### Kutipan
MENGANCAM STABILITAS - BI Siapkan Sanksi Keras Transaksi Pakai Bitcoin

NERACA

Jakarta – Besarnya minat masyarakat berinvestasi di Bitcoin membuat reaksi keras bagi Bank Indonesia dengan mengancam akan memberikan sanksi keras bagi setiap penyelenggara jasa sistem pembayaran (PJSP) termasuk perbankan yang melayani transaksi menggunakan Bitcoin dan mata uang digital lain.”Kami tegaskan kami akan panggil dan kami kenakan sanksi keras. Sudah ada empat peraturan di Indonesia yang melarang mata uang digital," kata Direktur Eksekutif Kebijakan dan Pengawasan Sistem Pembayaran BI, Eni V. Panggabean di Jakarta, Senin (15/1).

Sikap otoritas sistem pembayaran tersebut muncul setelah transaksi mata uang digital (cryptocurrency) semakin berkembang di Indonesia, seperti nilai Bitcoin yang sudah melonjak 164 kali menjadi Rp214,4 juta sejak April 2013 hingga Januari 2018. Bank Sentral juga mengingatkan transaksi dan Bitcoin tidak bisa dicairkan melalui perusahaan jasa sistem pembayaran.

### Catatan yang Disediakan
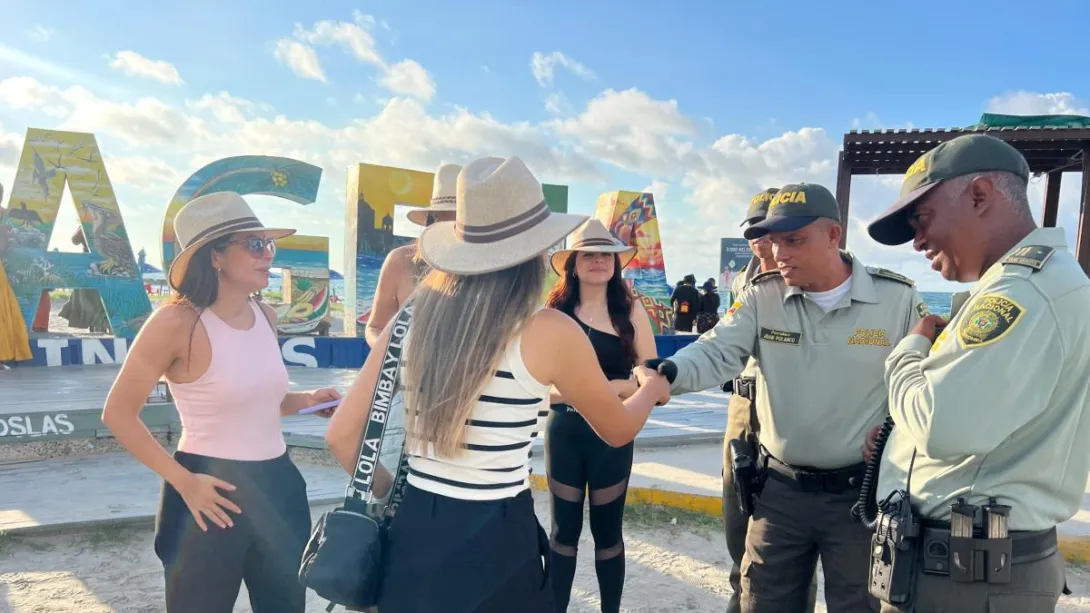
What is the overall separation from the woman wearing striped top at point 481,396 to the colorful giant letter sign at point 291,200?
7692mm

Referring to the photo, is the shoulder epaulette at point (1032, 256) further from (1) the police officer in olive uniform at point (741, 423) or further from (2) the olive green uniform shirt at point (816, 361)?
(1) the police officer in olive uniform at point (741, 423)

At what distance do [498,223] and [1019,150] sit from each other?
11.5 meters

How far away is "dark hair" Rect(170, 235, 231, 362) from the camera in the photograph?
1999mm

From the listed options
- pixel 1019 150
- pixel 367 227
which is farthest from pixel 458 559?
pixel 1019 150

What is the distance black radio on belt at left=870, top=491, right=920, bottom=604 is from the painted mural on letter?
39.4 feet

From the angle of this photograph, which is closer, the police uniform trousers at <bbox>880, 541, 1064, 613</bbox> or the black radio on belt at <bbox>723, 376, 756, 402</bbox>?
the police uniform trousers at <bbox>880, 541, 1064, 613</bbox>

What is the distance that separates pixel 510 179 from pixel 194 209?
4.59 ft

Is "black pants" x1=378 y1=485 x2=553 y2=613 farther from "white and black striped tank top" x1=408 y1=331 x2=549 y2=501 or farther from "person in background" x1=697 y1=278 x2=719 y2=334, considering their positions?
"person in background" x1=697 y1=278 x2=719 y2=334

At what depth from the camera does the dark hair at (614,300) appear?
10.2 feet

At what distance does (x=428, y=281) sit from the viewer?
151cm

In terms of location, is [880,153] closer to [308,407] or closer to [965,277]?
[965,277]

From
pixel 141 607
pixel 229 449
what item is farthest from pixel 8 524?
pixel 229 449

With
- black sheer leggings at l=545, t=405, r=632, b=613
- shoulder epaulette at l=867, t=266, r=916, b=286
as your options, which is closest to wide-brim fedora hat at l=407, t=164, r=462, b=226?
black sheer leggings at l=545, t=405, r=632, b=613

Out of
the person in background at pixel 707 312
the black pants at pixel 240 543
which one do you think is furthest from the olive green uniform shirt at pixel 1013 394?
the person in background at pixel 707 312
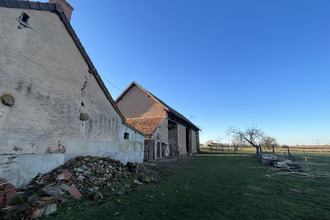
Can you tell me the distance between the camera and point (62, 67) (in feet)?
19.8

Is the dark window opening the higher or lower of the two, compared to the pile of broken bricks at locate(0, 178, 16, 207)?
higher

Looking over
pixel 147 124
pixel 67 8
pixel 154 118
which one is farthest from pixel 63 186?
pixel 154 118

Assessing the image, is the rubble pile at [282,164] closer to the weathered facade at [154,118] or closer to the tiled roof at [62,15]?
the weathered facade at [154,118]

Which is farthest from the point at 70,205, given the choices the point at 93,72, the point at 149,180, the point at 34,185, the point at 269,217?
the point at 93,72

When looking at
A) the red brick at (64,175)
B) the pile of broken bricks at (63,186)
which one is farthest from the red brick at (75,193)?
the red brick at (64,175)

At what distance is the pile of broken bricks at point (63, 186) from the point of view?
3.33 metres

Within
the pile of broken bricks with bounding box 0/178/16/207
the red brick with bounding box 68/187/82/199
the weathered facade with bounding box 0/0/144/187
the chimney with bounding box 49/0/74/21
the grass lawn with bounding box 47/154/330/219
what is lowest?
the grass lawn with bounding box 47/154/330/219

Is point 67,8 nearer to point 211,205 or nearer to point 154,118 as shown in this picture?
point 211,205

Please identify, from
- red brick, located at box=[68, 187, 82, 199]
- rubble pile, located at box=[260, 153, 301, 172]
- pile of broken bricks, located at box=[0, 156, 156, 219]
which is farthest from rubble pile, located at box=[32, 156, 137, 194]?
rubble pile, located at box=[260, 153, 301, 172]

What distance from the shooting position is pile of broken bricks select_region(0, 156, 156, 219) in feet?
10.9

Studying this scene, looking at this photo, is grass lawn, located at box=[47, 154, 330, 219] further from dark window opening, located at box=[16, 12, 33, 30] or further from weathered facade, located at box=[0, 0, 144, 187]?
dark window opening, located at box=[16, 12, 33, 30]

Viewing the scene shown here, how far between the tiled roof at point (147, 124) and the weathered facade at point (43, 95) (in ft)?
25.4

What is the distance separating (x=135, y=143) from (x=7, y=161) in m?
7.04

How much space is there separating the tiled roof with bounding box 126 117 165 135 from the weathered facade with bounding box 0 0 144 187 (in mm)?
7727
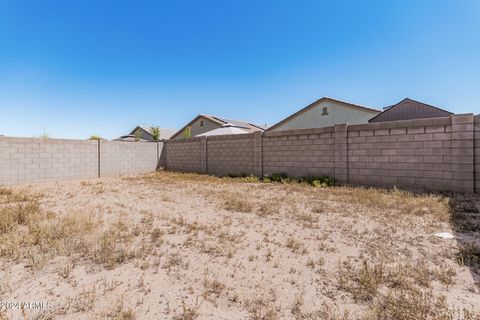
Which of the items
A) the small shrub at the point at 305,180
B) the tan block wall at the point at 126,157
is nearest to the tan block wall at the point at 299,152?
the small shrub at the point at 305,180

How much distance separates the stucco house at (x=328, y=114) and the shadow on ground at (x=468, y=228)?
11.6 m

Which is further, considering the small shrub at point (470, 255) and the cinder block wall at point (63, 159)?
the cinder block wall at point (63, 159)

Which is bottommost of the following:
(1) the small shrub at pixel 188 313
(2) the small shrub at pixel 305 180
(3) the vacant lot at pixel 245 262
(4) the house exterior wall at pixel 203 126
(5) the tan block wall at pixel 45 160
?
(1) the small shrub at pixel 188 313

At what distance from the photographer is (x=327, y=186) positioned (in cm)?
841

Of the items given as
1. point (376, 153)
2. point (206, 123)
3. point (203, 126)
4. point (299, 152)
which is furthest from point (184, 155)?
point (203, 126)

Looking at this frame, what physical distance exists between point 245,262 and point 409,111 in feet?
52.7

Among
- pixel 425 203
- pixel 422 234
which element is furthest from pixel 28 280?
pixel 425 203

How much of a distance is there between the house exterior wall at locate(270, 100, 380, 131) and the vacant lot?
12.4 meters

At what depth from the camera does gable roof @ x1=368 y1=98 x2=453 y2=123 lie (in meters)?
14.0

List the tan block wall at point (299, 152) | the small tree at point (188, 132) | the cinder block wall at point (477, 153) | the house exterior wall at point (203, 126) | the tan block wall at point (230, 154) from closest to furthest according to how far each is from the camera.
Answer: the cinder block wall at point (477, 153), the tan block wall at point (299, 152), the tan block wall at point (230, 154), the house exterior wall at point (203, 126), the small tree at point (188, 132)

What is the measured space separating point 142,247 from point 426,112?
1683 cm

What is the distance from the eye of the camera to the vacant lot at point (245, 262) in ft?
6.86

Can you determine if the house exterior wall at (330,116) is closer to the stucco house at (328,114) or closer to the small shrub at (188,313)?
the stucco house at (328,114)

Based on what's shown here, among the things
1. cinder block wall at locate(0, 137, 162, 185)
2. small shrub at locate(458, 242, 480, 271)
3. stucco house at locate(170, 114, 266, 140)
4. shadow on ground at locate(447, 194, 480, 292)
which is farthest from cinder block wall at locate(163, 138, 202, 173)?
small shrub at locate(458, 242, 480, 271)
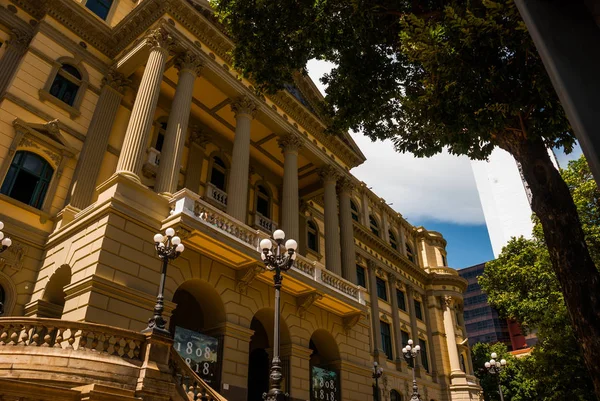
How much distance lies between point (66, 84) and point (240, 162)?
738cm

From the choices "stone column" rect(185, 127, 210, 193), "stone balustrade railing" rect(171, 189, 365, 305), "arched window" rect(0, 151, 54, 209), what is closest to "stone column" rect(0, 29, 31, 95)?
"arched window" rect(0, 151, 54, 209)

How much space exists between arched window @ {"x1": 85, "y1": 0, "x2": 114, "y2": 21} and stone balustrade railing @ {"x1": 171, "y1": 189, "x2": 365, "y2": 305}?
10.6m

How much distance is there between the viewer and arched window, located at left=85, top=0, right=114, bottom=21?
19.8 metres

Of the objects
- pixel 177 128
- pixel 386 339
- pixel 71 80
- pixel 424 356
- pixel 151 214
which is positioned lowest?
pixel 151 214

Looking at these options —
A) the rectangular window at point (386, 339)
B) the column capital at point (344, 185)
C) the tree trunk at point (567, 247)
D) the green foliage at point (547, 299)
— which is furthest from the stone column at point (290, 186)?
the rectangular window at point (386, 339)

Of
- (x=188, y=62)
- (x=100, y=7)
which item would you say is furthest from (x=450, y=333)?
(x=100, y=7)

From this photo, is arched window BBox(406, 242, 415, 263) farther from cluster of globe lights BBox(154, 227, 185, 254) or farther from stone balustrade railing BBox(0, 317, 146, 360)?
stone balustrade railing BBox(0, 317, 146, 360)

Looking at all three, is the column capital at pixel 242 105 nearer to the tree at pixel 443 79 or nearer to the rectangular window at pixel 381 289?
→ the tree at pixel 443 79

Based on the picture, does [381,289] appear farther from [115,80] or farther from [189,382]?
[189,382]

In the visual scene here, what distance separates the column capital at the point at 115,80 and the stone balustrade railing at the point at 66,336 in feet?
39.8

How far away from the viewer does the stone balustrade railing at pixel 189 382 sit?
33.5 feet

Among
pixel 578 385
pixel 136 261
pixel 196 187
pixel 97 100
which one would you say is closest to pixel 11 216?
pixel 136 261

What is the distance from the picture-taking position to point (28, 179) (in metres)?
→ 15.7

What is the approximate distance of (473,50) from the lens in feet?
30.2
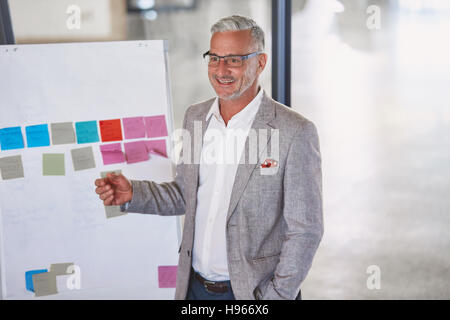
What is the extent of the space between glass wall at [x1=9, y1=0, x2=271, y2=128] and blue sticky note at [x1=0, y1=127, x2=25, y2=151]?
27.5 inches

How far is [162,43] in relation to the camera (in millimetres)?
2059

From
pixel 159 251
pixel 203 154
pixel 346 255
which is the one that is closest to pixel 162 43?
pixel 203 154

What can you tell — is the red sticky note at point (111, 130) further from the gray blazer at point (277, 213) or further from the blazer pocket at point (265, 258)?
the blazer pocket at point (265, 258)

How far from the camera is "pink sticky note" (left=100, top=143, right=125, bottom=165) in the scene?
2.08 m

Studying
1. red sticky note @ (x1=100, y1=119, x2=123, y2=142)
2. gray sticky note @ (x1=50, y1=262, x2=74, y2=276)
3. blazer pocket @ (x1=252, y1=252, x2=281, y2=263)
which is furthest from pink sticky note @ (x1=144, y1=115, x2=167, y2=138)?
blazer pocket @ (x1=252, y1=252, x2=281, y2=263)

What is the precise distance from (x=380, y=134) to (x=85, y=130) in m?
1.65

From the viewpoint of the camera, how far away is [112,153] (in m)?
2.08

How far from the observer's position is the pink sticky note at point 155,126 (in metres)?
2.10

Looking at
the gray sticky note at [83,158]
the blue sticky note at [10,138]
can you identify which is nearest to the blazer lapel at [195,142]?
the gray sticky note at [83,158]

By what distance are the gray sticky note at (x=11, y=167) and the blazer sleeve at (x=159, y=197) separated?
2.30 ft

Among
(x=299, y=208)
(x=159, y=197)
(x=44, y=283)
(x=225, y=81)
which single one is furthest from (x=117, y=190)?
(x=44, y=283)

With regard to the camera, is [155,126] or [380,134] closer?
[155,126]

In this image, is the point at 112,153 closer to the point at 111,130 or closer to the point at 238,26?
the point at 111,130

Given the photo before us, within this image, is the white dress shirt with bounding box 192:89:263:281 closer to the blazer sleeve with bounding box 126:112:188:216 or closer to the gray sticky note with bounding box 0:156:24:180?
the blazer sleeve with bounding box 126:112:188:216
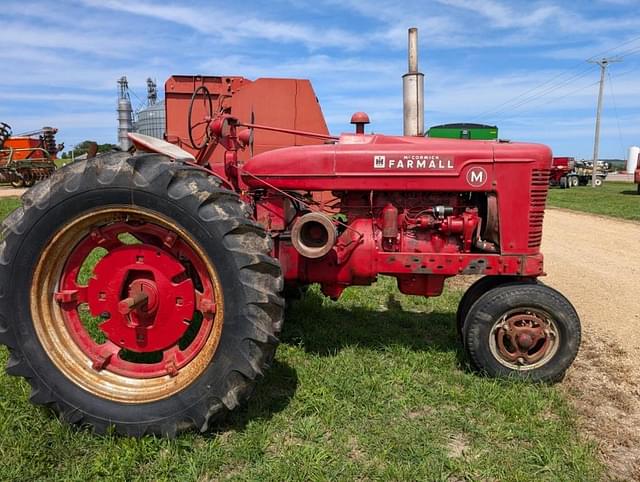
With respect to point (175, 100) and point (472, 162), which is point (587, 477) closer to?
point (472, 162)

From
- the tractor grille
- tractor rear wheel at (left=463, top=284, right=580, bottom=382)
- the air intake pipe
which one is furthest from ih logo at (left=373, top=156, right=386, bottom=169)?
tractor rear wheel at (left=463, top=284, right=580, bottom=382)

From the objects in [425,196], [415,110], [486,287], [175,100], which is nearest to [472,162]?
[425,196]

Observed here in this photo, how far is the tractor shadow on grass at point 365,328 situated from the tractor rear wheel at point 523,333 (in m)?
0.32

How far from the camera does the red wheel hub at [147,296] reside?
263 centimetres

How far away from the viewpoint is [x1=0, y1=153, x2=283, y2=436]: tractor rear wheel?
2.38 m

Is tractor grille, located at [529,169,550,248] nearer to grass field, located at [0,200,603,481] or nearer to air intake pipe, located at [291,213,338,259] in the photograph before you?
grass field, located at [0,200,603,481]

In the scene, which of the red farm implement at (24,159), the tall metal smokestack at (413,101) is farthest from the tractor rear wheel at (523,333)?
the red farm implement at (24,159)

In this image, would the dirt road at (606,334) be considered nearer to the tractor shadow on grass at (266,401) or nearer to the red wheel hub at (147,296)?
the tractor shadow on grass at (266,401)

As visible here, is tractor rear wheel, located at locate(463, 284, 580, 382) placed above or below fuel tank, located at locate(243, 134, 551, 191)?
below

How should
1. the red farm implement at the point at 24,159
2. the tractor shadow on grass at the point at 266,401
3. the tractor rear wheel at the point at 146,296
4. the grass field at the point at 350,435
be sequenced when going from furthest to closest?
the red farm implement at the point at 24,159 → the tractor shadow on grass at the point at 266,401 → the tractor rear wheel at the point at 146,296 → the grass field at the point at 350,435

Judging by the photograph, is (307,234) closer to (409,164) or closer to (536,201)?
(409,164)

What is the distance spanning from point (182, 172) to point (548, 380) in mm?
2491

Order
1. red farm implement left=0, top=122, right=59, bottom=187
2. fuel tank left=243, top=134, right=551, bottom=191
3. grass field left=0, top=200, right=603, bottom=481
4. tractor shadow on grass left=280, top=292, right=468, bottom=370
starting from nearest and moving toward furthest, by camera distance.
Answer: grass field left=0, top=200, right=603, bottom=481 < fuel tank left=243, top=134, right=551, bottom=191 < tractor shadow on grass left=280, top=292, right=468, bottom=370 < red farm implement left=0, top=122, right=59, bottom=187

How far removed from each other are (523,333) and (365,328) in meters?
1.41
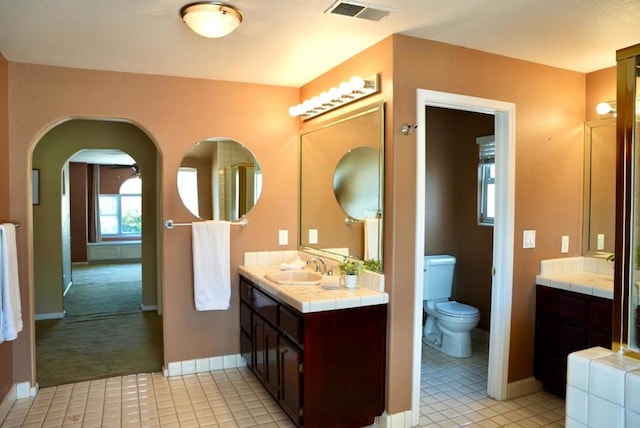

### Tugas yang Diminta
1. Tolong salin kutipan tentang Bitcoin kata demi kata, mulai dari bagian yang memuat "MENGANCAM STABILITAS - BI" dan berhenti setelah "Jakarta, Senin (15/1).".
2. Lanjutkan kutipan tentang Bitcoin mulai sesudah kalimat terakhirnya.
Catatan di atas diambil dari sumber yang berbeda.

### Tugas Terjawab
1.
MENGANCAM STABILITAS - BI Siapkan Sanksi Keras Transaksi Pakai Bitcoin

NERACA

Jakarta – Besarnya minat masyarakat berinvestasi di Bitcoin membuat reaksi keras bagi Bank Indonesia dengan mengancam akan memberikan sanksi keras bagi setiap penyelenggara jasa sistem pembayaran (PJSP) termasuk perbankan yang melayani transaksi menggunakan Bitcoin dan mata uang digital lain.”Kami tegaskan kami akan panggil dan kami kenakan sanksi keras. Sudah ada empat peraturan di Indonesia yang melarang mata uang digital," kata Direktur Eksekutif Kebijakan dan Pengawasan Sistem Pembayaran BI, Eni V. Panggabean di Jakarta, Senin (15/1).

2.
Eni mengklaim larangan transaksi Bitcoin dan mata uang digital lain yang dikeluarkan sejak 2014 berlaku cukup efektif. Hingga saat ini, menurut dia, BI belum menemukan perusahaan jasa sistem pembayaran yang melayani transaksi mata uang digital. Namun dengan perkembangan mata uang digital yang pesat di seluruh dunia, Eni mengatakan masyarakat perlu lebih berhati-hati dan tidak tergiur dengan iming-iming melonjaknya nilai mata uang digital.”Karakteristik mata uang digital tidak ada regulator, pseudonim, nama penggunanya juga tersamarkan sehingga rentan digunakan sebagai tindak kejahatan. Selain itu tidak ada otoritas sentral yang mengatur," ujar dia.

Mata uang digital dengan pangsa pasar terbesar adalah Bitcoin dengan kontribusi sebesar 33% atau jika dikapitalisasikan sebesar US$ 246 miliar. Secara total, menurut Coinmarketcap, terdapat 1.400 mata uang digital saat ini di dunia, dengan yang terbesar adalah Bitcoin dan Etherum. Transaksi mata uang digital dengan nilai permintaan yang berlebihan dapat menciptakan gelembung harga (bubble) yang berbahaya bagi stabilitas sistem keuangan.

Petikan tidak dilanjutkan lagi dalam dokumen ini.